Do this:
Quote the listing below word for word, omitting the pictures.

>> begin Supplied entries

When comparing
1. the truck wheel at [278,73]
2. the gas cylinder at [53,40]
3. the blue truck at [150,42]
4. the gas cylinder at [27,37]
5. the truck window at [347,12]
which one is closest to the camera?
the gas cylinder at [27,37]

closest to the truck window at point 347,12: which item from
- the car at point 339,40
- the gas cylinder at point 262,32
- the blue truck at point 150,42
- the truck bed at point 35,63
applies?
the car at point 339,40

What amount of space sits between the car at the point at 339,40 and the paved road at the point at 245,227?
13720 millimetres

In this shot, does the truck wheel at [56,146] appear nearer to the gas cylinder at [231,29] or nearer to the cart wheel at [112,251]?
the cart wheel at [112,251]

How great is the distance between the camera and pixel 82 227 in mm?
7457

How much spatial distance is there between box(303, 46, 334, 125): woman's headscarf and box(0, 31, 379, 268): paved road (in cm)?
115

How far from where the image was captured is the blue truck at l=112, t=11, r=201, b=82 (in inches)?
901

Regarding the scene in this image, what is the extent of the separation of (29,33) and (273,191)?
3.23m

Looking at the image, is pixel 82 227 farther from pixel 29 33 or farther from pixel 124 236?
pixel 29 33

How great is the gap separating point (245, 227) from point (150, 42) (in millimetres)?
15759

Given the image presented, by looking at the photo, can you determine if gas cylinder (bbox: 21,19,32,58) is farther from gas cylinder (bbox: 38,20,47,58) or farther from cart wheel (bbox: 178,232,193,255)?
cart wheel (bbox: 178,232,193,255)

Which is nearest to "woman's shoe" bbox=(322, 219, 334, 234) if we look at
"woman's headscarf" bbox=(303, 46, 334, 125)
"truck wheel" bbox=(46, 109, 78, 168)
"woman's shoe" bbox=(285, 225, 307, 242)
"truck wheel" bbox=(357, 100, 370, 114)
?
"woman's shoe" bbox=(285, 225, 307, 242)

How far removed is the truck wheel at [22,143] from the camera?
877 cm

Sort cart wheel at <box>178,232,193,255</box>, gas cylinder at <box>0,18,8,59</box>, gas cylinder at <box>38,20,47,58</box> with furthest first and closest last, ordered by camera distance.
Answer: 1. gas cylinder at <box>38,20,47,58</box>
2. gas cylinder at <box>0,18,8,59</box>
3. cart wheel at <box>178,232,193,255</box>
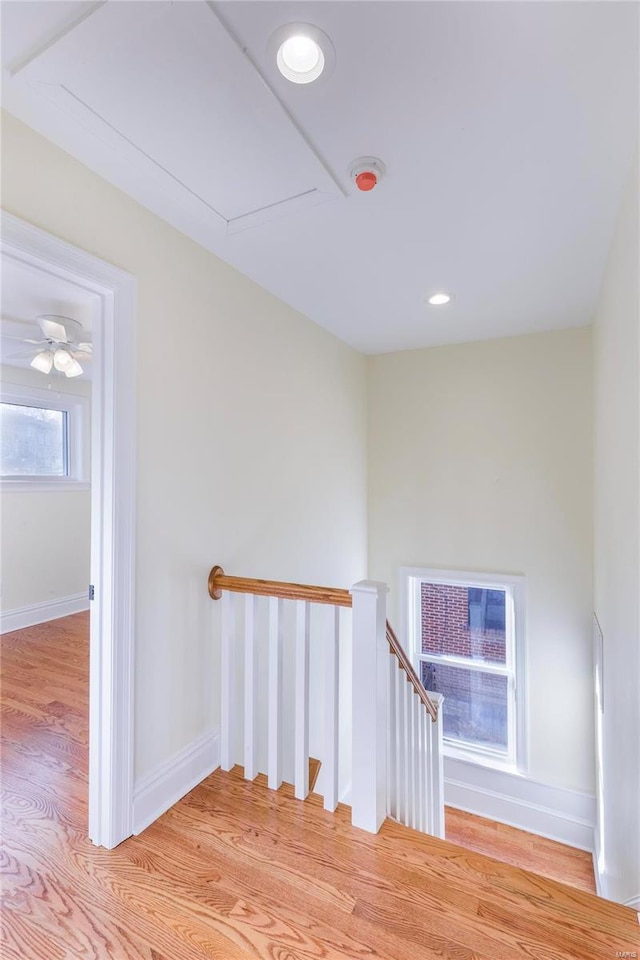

>> end Supplied entries

Solved problem:
When comparing
1. the truck wheel at [278,73]
2. the gas cylinder at [53,40]
3. the blue truck at [150,42]
4. the gas cylinder at [27,37]
5. the truck window at [347,12]
which one is closest to the camera?
the gas cylinder at [27,37]

closest to the truck window at point 347,12: which item from
- the car at point 339,40
- the gas cylinder at point 262,32
- the blue truck at point 150,42
- the truck bed at point 35,63
applies?
the car at point 339,40

What amount of space sits between the car at the point at 339,40 and the paved road at the point at 245,227?
13720 millimetres

In this shot, does the truck wheel at [56,146] appear nearer to the gas cylinder at [231,29] or nearer to the cart wheel at [112,251]?
the cart wheel at [112,251]

How great is the distance between the camera and pixel 82 227 in mm?
7457

How much spatial distance is there between box(303, 46, 334, 125): woman's headscarf and box(0, 31, 379, 268): paved road (in cm)?
115

How far from where the image was captured is the blue truck at l=112, t=11, r=201, b=82 (in inches)?
901

Regarding the scene in this image, what is the extent of the separation of (29,33) and (273,191)?
3.23m

Looking at the image, is pixel 82 227 farther from pixel 29 33 or farther from pixel 124 236?
pixel 29 33

How great is the gap separating point (245, 227) from point (150, 42) (in millimetres)?
15759

Given the image presented, by looking at the photo, can you determine if gas cylinder (bbox: 21,19,32,58) is farther from gas cylinder (bbox: 38,20,47,58) or farther from cart wheel (bbox: 178,232,193,255)?
cart wheel (bbox: 178,232,193,255)

Which is nearest to "woman's shoe" bbox=(322, 219, 334, 234) if we look at
"woman's headscarf" bbox=(303, 46, 334, 125)
"truck wheel" bbox=(46, 109, 78, 168)
"woman's shoe" bbox=(285, 225, 307, 242)
"truck wheel" bbox=(357, 100, 370, 114)
?
"woman's shoe" bbox=(285, 225, 307, 242)

How far removed is the truck wheel at [22,143] from the camera?
877 cm

Sort cart wheel at <box>178,232,193,255</box>, gas cylinder at <box>0,18,8,59</box>, gas cylinder at <box>38,20,47,58</box> with furthest first and closest last, ordered by camera distance.
Answer: 1. gas cylinder at <box>38,20,47,58</box>
2. gas cylinder at <box>0,18,8,59</box>
3. cart wheel at <box>178,232,193,255</box>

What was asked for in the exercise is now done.